Goal of the exercise: Only the lines with the string "grids" are needed; return each of them from the entries below.

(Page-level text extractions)

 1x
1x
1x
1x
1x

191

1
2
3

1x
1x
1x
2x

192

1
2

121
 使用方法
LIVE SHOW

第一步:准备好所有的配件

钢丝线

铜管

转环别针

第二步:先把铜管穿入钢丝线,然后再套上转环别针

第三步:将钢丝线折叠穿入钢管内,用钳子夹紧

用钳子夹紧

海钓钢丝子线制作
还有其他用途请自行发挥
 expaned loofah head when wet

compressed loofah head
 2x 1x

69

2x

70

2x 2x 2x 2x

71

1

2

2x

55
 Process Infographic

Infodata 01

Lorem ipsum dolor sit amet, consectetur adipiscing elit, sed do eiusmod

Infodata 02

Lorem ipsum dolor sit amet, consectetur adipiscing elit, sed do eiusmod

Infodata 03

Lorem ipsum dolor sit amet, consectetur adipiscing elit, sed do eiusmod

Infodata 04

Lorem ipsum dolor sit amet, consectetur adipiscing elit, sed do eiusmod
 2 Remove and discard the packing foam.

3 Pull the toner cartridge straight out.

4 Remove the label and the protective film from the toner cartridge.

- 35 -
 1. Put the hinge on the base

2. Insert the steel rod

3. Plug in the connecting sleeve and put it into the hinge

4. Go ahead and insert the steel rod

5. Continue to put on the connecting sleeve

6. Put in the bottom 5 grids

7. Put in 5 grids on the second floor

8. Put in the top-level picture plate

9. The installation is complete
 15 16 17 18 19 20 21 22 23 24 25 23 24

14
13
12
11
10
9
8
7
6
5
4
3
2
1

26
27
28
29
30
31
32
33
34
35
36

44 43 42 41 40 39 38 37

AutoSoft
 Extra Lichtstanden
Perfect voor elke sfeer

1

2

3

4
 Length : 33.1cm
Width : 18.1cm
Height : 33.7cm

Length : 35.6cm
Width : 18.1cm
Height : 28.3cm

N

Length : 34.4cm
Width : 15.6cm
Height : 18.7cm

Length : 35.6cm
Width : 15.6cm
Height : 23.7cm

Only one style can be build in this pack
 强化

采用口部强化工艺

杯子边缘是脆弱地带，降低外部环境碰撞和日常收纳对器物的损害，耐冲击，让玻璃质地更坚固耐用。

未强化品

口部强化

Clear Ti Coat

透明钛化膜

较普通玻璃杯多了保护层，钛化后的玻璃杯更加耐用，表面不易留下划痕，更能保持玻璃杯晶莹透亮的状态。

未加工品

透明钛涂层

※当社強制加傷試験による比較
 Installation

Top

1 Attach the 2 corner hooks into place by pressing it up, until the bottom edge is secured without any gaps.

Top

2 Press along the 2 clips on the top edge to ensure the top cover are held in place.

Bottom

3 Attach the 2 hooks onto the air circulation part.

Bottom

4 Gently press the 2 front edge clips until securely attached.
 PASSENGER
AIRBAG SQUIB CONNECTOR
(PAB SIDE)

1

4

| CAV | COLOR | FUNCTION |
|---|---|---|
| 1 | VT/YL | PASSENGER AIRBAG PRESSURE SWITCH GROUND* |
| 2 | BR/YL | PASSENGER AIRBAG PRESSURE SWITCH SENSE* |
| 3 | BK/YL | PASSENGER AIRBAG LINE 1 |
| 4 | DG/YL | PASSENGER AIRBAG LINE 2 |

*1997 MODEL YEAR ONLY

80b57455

Problem solution:
6. Put in the bottom 5 grids
7. Put in 5 grids on the second floor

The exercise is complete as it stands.